Many students, having decided not to accept a lower offer, sat the Leaving Cert German paper in November and are awaiting their results, which may determine whether they receive a higher-preference offer from their 2020 CAO choices, which they can then commence in September 2021.

The Irish Times understands that at least eight St Kilian’s students are studying or on a gap year in the EU, while one is doing a PLC course. The school’s principal, Alice Lynch, says that 53 per cent of Kilian’s students were negatively affected by the changes this year, so a further number deferred their college places or sat the written exam in November.

None of these students are included in our third-level progression statistics as we are unable to count students who study abroad, while those who sat their Leaving Cert exam in November will not be offered places until the 2021 CAO offers are issued.

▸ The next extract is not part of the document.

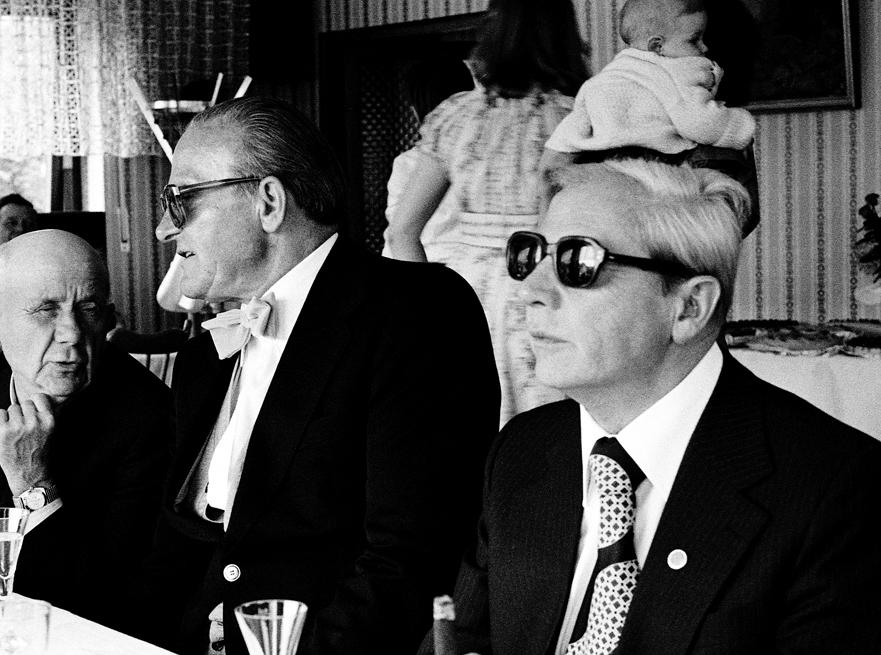 Alte Kameraden der SS mit Smoking und Sonnenbrillen… und anderen Fotos des ehemaligen Deutschland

Mixed schools and girls’ schools outperform boys’ schools. Of the top 20 girls’ and top 20 mixed schools, all saw progression percentages of over 100 per cent. In the case of the top 20 single-sex boys’ schools, 11 had progression rates of over 100 per cent as a proportion of this year’s sixth-year class numbers.

Outside of the fee-paying sector, Irish-medium schools performed strongly again, taking three of the top 10 places in the main progression table this year.

One, Coláiste Chroí Mhuire gan Smal, is located in An Spidéal, in the Connemara Gaeltacht, while the other two schools are located in Dublin.

While Irish-medium schools may be over-represented relative to other schools at the top of these education charts, they are few in number and lag behind other types of schools when it comes to their distribution and availability nationwide (just 49, or 6.7 per cent, of the country’s 723 post-primary schools teach all subjects through Irish).

Increased awareness of the advantages of bilingualism combined with demand from Irish-medium schools at primary level have contributed to increased pressure for more Irish-medium education places at secondary level.

The continued presence of Irish-medium secondary schools at the upper end of these progression charts will be no surprise to those who are calling for the development and prompt rollout of a dedicated Government policy for Irish-medium education.

Summary

Despite the unique challenges faced by the class of 2020, grades awarded through the calculated grades process were over 4 per cent higher than 2019 levels, and those awarded for higher-level papers were 10 per cent ahead.

The class of 2020 were uniquely advantaged over applicants from previous years, and, with more than 2,000 extra places on offer, more current-year Leaving Cert students secured places than would normally do so. This is particularly true in Deis schools, where the calculated grades process seems to have worked to their advantage.

Those who lost out in this year’s competition were pre-Leaving Cert 2020 applicants who missed out on places due to the points increases driven by the higher grades awarded under the calculated grades process.